Well, Sunday Mid-day is not going to do it…so I might as well post what i had written. Here goes…
I am what you might call a professional nomad having changed six jobs in as many years. What’s strange about that, you might ask. Lots of people do that. Yes, they do. But do they also switch careers as many times?
You see, in my smallish career span, I have jumped from investment banking to publishing, to multimedia, back to investment banking, to investment banking yet again, back to multimedia, on to adventure sports and now writing; much to the horror of my career army officer father.
While he understood and even approved of jumping jobs (he had read reports about young professionals switching jobs frequently and at double the pay) he couldn’t understand this need to change careers quite so often. “All you’re ending with up is a checkered career,” he finally exclaimed in exasperation, when I announced that I’d found a job in multimedia, having finished with investment banking and publishing. “What is it that you want?”
That was an interesting question and forced me to think about what it was that I actually wanted.

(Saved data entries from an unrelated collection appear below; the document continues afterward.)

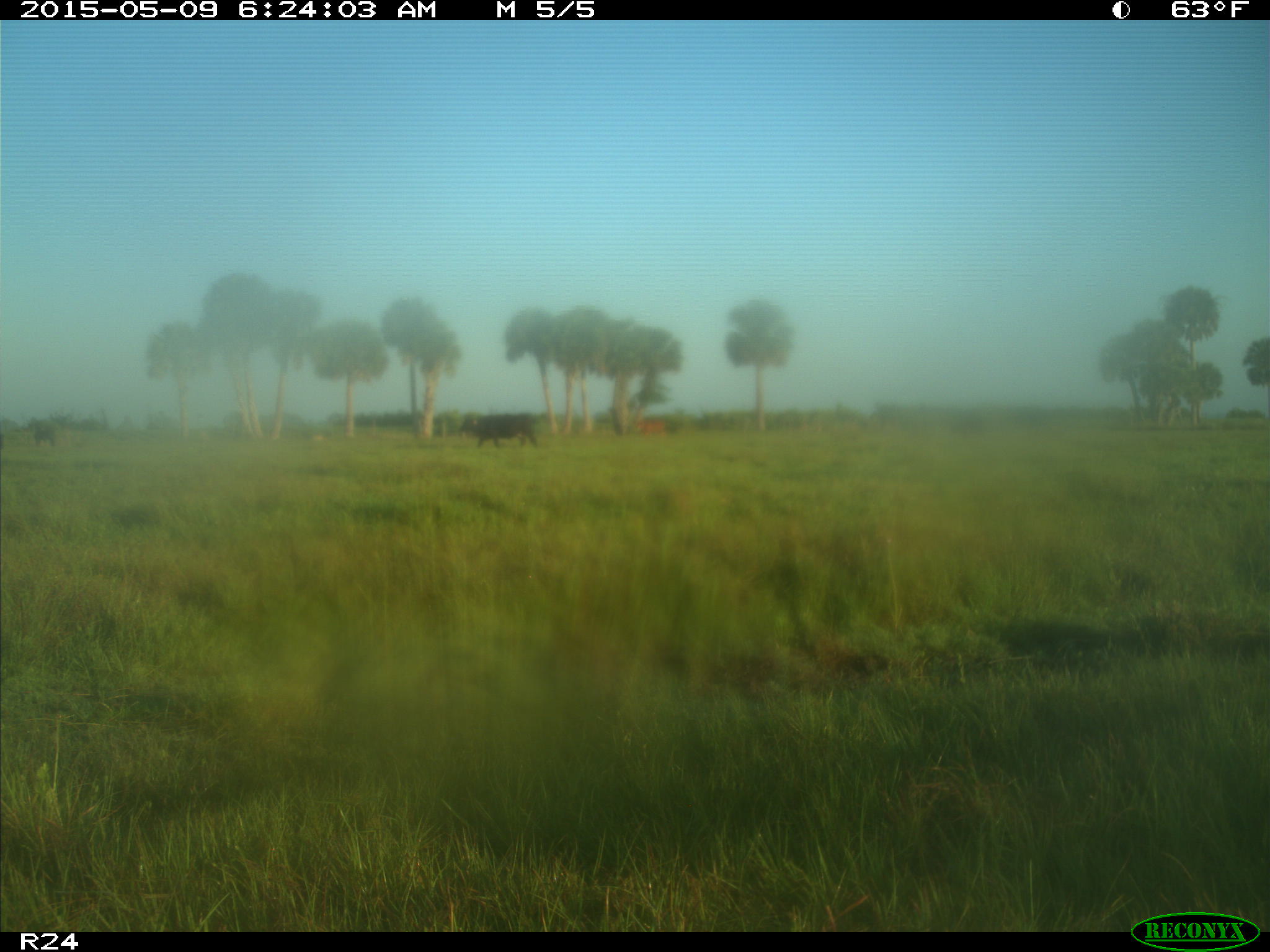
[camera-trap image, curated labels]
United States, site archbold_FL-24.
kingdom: Animalia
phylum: Chordata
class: Mammalia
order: Artiodactyla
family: Bovidae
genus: Bos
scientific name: Bos taurus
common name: domestic cow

So I pondered and arrived at the conclusion that what I craved most was excitement.
“Excitement!” he snorted. “Whoever thought work was exciting? That’s for leisure.” Easy for him to say. After all, he was doing fun things like flying choppers to exotic places for work!
But his attitude sums up what people felt about their careers at that time. A career was like a marriage. How could I, then, explain to him that for me a job/career was like a lover. The moment the adrenaline rush stopped, the affair was over.
Having said that, I did try and take his advice and stick to a career in investment banking, leaving excitement for my vacations. I took up a job as an equities analyst. But then my boss and I had a difference of opinion over estimates. I felt I needed a break at least twice a year while he felt once every two years was enough. I finally threatened to quit if he didn’t agree. Either I overestimated my value to the company or he underestimated it, but he called my bluff. So I had no choice but to book my tickets to Uttarkashi and bow out gracefully, philosophizing, “The trouble with the rat race is that even if you win, you’re still a rat.” Him, not me, sillies.
Rejuvenated from my mountaineering trip, I moved into another job in investment banking. Fortunately my new boss had a better opinion of me and put me in a dealing room in front of a trading terminal. There I got excitement all right – everyone talking on multiple phones with yet more ringing, yelling and screaming as though the Titanic were sinking. In fact, there was so much excitement, that I needed a week’s restful vacation every now and then lest I suffered a breakdown.
But while in my previous job my boss wouldn’t give me leave, here no one took leave for fear of the other salesperson pinching his clients while he was gone! Where’s the fun in a vacation if you constantly have to be on your Blackberry? To make matters worse, phone companies were threatening to provide full network even atop Mount Everest!
You know what they say, you can’t teach an old dog new tricks. So I reverted to my former fickle self and switched back to multimedia. The only thing I acquired on the job, apart from a crick in the neck (on account of carrying a heavy laptop across town for presentations), was an employee of the month award. Talk about being a winner and loser at the same time. Matters reached a head when I found myself falling asleep during a presentation – mine.
Then I had another epiphany. Adventure sports. I thought to myself, all I’ve ever wanted is excitement so why not just take a job that is like being on a perpetual vacation? And it was like being on an extended leave – unpaid. I quit when I found myself fruitlessly trying to reconcile my net income with my gross habits.
A chance encounter with a media friend led to my new career, writing. And I’ve never looked back since. I’ve had more fun in the six years I’ve been a professional writer than I’ve had in my entire life. Someone once asked me, why writing? To which I replied, I’m going blind into each day. I don’t know which world I will be in or whacky characters I’ll meet. Now if that’s not excitement, what is? And without having to leave my living room!
The bottomline is, and Andrew Carnegie puts it eloquently, “People rarely succeed unless they have fun in what they are doing.” Someone more famous than me said it so it must be right, right?